A new way of thinking about Aviva (LSE:AV.) will be among the messages for investors when the popular income stock sets out targets for the first time since its Direct Line takeover.

The deal means a greater proportion of profit from property and casualty insurance, ensuring that Aviva is increasingly considered a European composite insurer rather than a UK life stock.

Bank of America said it expects that Aviva will refresh its targets to more closely align to its new peer group when the FTSE 100 company delivers a presentation to the City on 13 November.

It said the switch was important given that European composites such as Zurich Insurance Group AG (SIX:ZURN), AXA SA (EURONEXT:CS) and Allianz SE (XETRA:ALV) currently trade on higher price/earnings ratios and lower dividend yields than UK life stocks.

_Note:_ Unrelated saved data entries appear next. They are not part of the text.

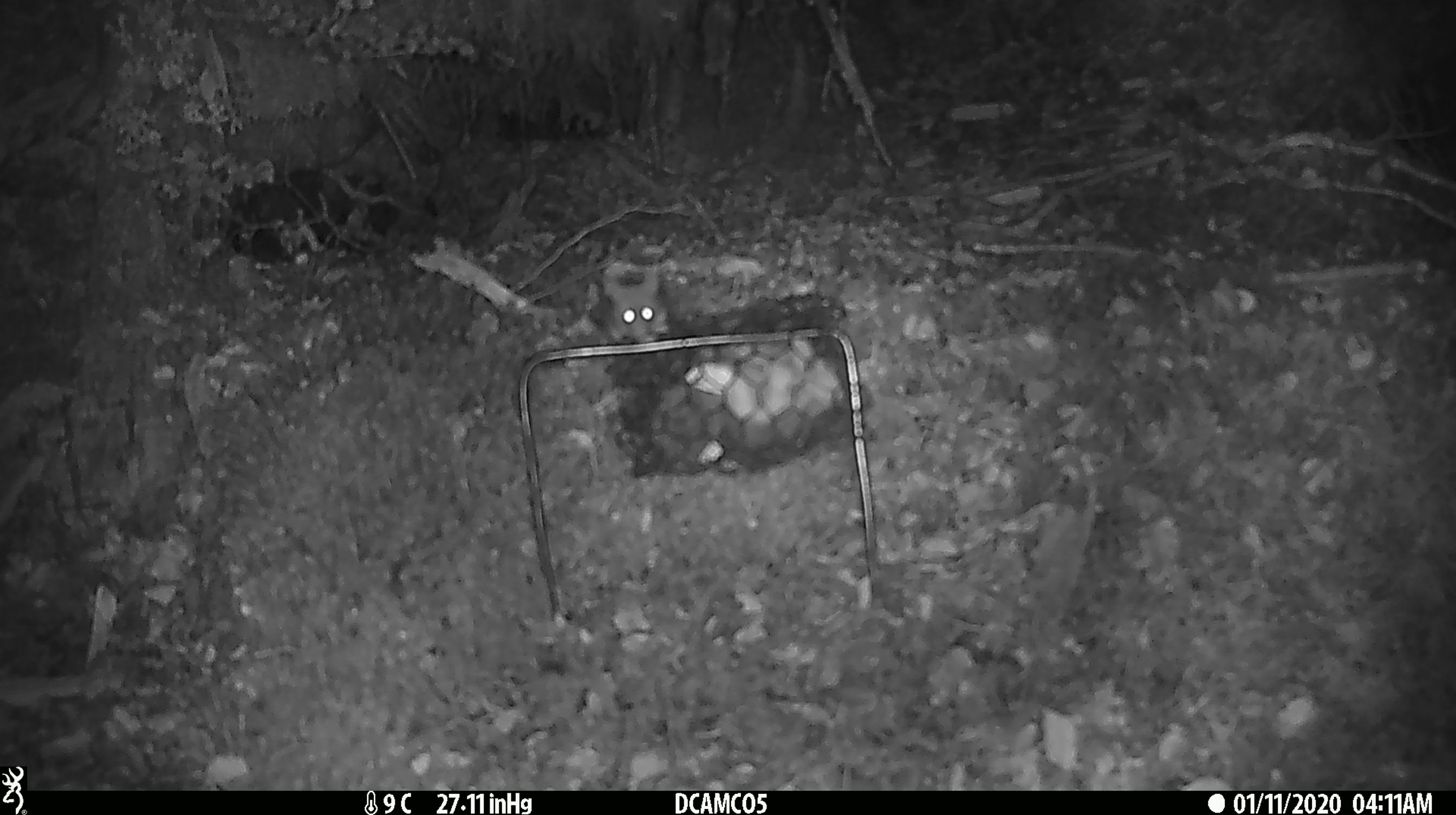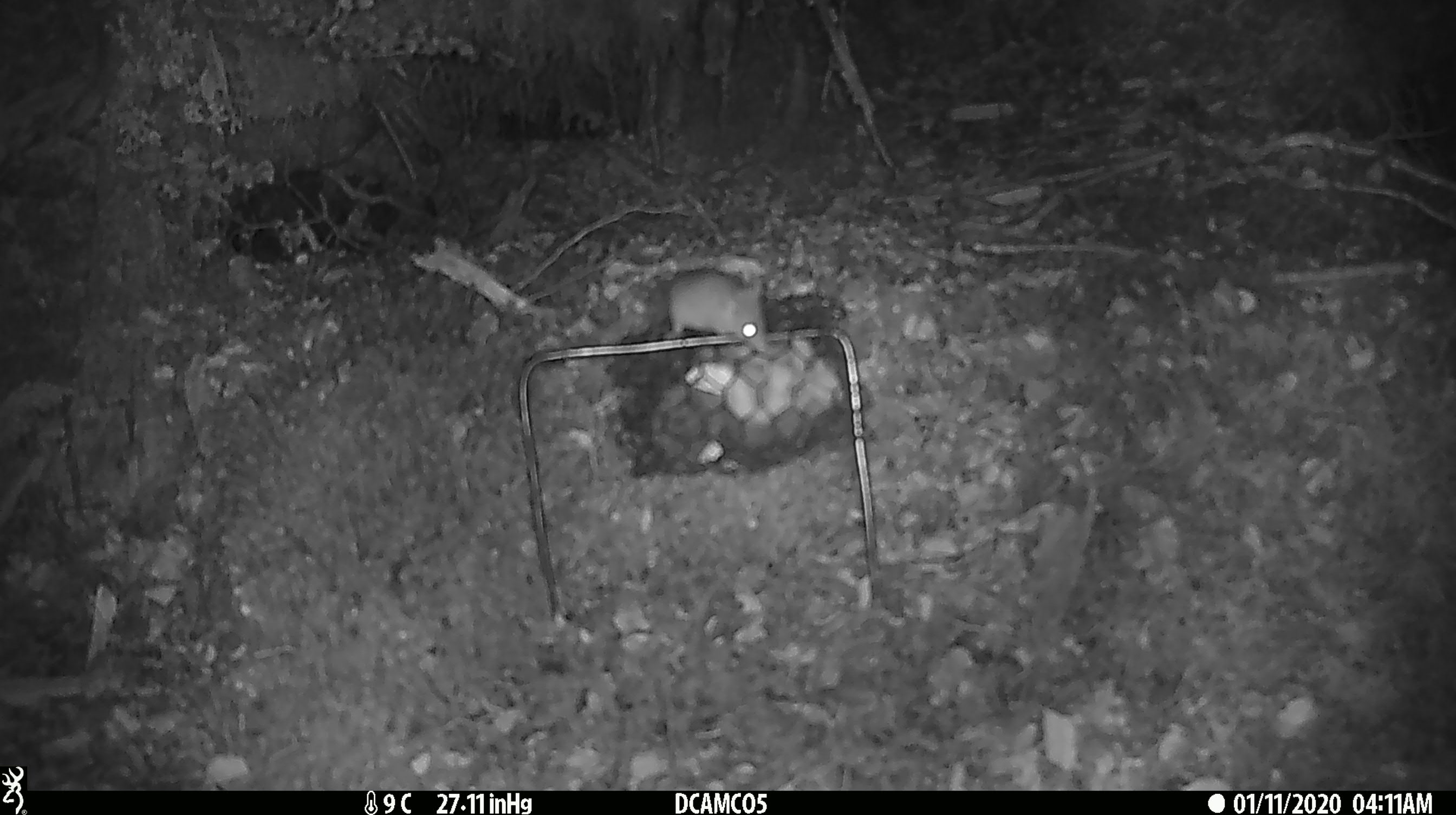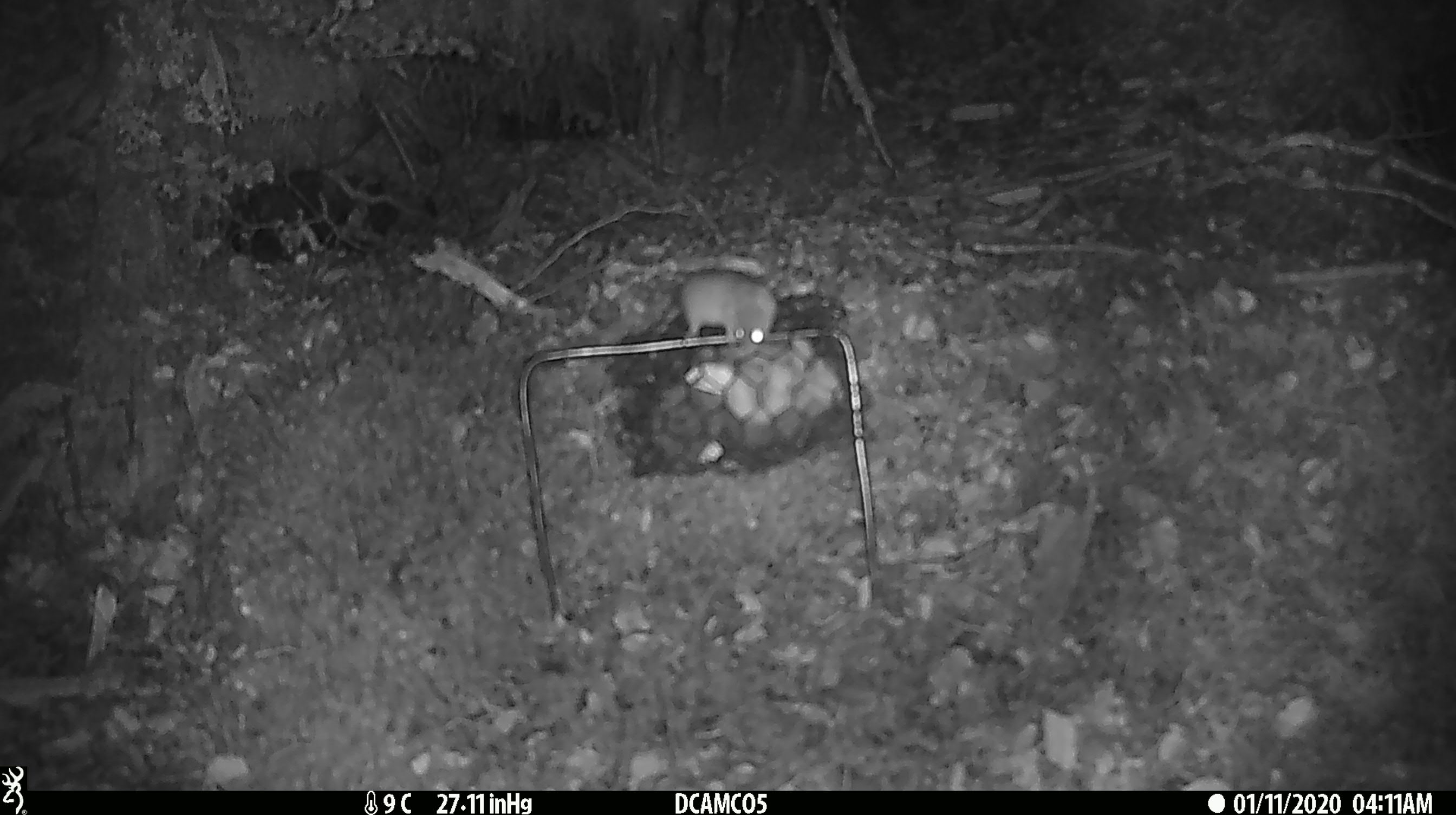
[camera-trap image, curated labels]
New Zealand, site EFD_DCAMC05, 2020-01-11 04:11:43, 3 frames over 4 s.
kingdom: Animalia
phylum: Chordata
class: Mammalia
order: Rodentia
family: Muridae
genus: Mus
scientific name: Mus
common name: mouse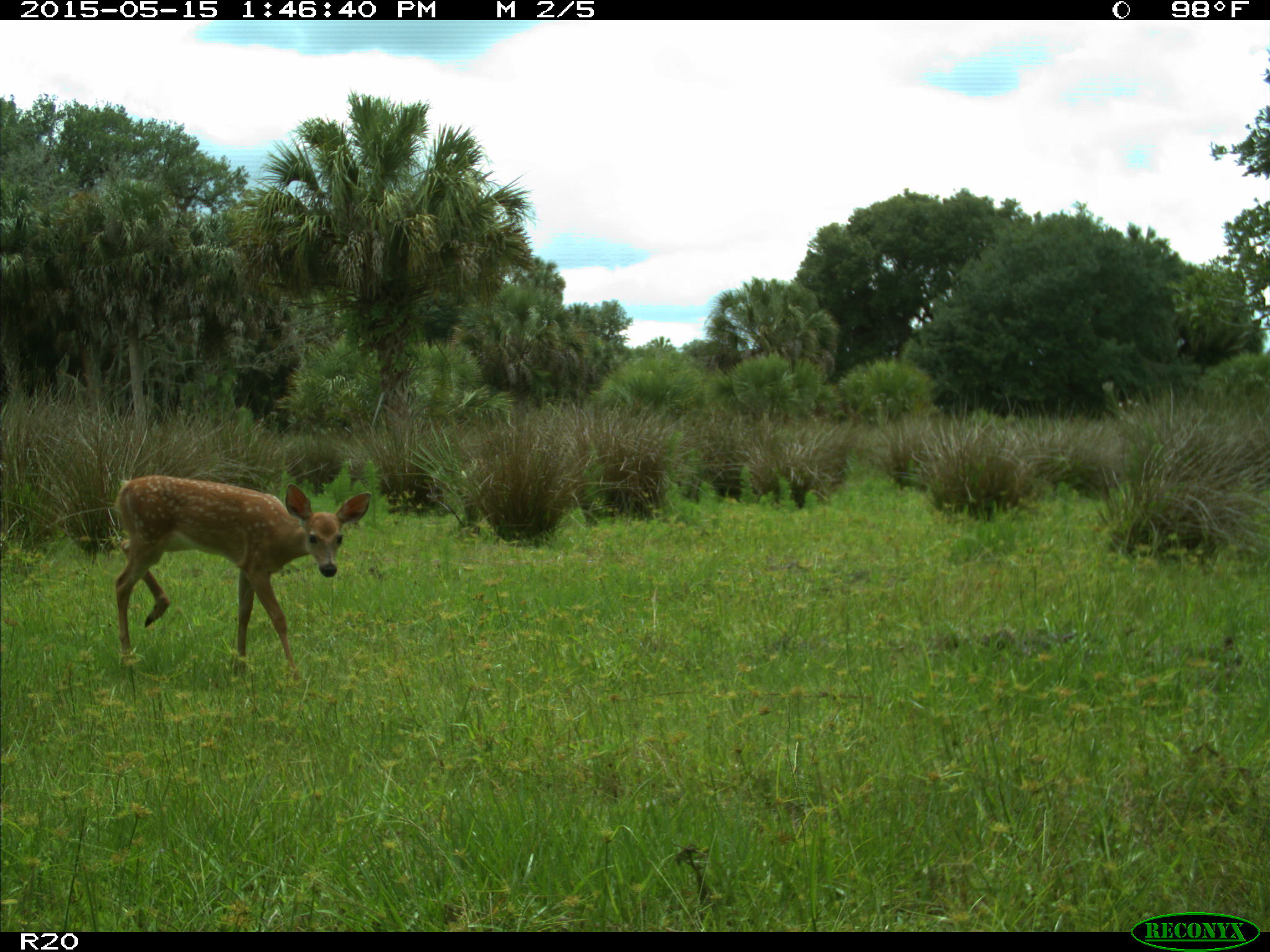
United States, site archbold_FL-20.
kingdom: Animalia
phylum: Chordata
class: Mammalia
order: Artiodactyla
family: Cervidae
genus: Odocoileus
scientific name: Odocoileus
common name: deer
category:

Avivas current dividend policy is for mid-single-digits annual growth in the dividend cost, which was topped up at last week’s results by an additional 5% from the acquisition of Direct Line.

The company also conducted £300 million a year of buybacks prior to the acquisition and has stated a plan to reintroduce buybacks in 2026.

The bank thinks this policy will be revised in November as all of Avivas European composite peers have a dividend policy linked to an earnings per share (EPS) payout ratio.

It thinks Aviva may aim for a circa two-thirds payout of operating profit as its dividend policy.

The bank added: “This would be higher than some European peers (other than Zurich) but it would fit with a bias for UK income investors for dividends and a smoother path from Avivas current dividend level.”

Share buybacks of between £400 million and £500 million are seen topping up the overall Aviva payout ratio to the 80s% range in all years of the 2026-28 forecasting period.

The bank adds that the integration of Direct Line will turbocharge Avivas EPS growth in the coming years, which is currently at a forecast 11% compound growth rate 2025-27.

It believes this should make it attractive versus composite peers, which trade at a premium multiple to Aviva.

The bank lifted its price target to 710p, which compares with today’s level of 664p. It said: “Aviva has been transformed by the acquisition of Direct Line, which we expect to be highlighted by a new set of targets in November.

“The old Aviva story was brought to a close with a strong first-half update, which comfortably beat expectations though it may have little follow-through to our forecasts.”

Counterparts at UBS also expect a new-look Aviva to target a payout ratio in the region of 80% of earnings, split 15% share buyback and 65% dividend. This takes the all-in yield to 8% on a one-year forward basis, above the 7% or below of the composites.

The bank lifted its price target to 740p following the interim results, boosted by an indication from Aviva that Direct Line achieved flat premium growth over the first half at £1.8 billion and a net insurance margin of 9.4%. This compared to UBS expectations of less than £1.5 billion.

On 13 November, UBS expects an upgrade to Avivas Direct Line cost-saving target from £125 million to £220 million and capital synergies of more than £500 million from the integration.

It forecasts an earnings per share compound growth of rate of 17% for 2026-29, driven by the expected upgraded cost savings.